Project Detail: Green Mennonite


Swiss Storytelling Photo Grant 9th




Fabiomassimo Antenozio


Project Info

Green Mennonite

Project within the Bolivian Mennonite colonies

Larry Towell wrote: 'They fascinated me because they seemed otherworldly and therefore completely vulnerable in a society to which they did not belong and for which they were not prepared. Because I liked them, they liked me, and although photography was forbidden, they let me photograph them. That was all there was to it'.

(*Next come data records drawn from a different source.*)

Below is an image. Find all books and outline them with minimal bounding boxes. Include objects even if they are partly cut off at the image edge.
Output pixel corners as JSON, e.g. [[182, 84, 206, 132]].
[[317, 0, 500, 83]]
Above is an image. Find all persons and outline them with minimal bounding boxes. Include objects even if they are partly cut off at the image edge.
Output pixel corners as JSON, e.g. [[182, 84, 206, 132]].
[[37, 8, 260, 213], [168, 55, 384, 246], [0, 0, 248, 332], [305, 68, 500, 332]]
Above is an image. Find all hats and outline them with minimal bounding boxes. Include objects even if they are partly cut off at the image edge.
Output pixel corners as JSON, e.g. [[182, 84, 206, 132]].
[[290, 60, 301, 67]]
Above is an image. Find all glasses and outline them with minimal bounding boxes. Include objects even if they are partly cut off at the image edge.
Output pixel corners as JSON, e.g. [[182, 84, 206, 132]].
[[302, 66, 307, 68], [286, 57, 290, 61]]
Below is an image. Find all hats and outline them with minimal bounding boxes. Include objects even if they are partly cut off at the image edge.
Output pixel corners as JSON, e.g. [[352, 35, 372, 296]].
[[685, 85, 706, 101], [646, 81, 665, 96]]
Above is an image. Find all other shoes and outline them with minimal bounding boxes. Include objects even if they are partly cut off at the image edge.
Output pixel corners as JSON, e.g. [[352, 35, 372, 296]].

Arriving in Bolivia in the early 1950s mainly from Paraguay, Mexico and Canada, Bolivian Mennonites now number about 100,000, and their population is growing steadily. In order to maintain their culture when they emigrate to a new nation, they demand certain privileges in particular freedom of religion, public schools where only the Bible is taught and exemption from military service. They are conservative and traditionalist. They reject all forms of modernity, violence and laziness. They do not smoke or drink. They live without electricity, cars, telephones, televisions, contraceptives and other modern technologies that they consider vices.
They still speak Plautdietsch (Low German) and few men speak Spanish correctly. Particularly difficult is the condition of women, who are forced into subordinate roles.
They live in the unawareness of modernity, crushed by a culture with narrow horizons, by a distressing and penalising religious super-ego, which stifles the vitality of the individual often concealed by religious leaders who do not allow development and knowledge to protect their culture.
Their economy is based on agriculture, producing monocultures of maize, wheat and especially soya, 16% of GDP, products, genetically modified.
The Mennonite communities' relations with the outside world are limited to the buying and selling of agricultural goods, and they are among the main buyers of agrochemicals that they use on a large scale, unaware of the risks.
It is precisely the effects of this extensive consumption of pesticides, some of which are banned in Europe but still legally sold in Bolivia, that can cause damage to the central nervous system, the endocrine system and the reproductive systems, with even carcinogenic effects on humans.
Moreover, the general lack of culture, which relies on God's will, where few speak Spanish and even fewer can read it, makes it impossible to follow the guidelines for handling these substances.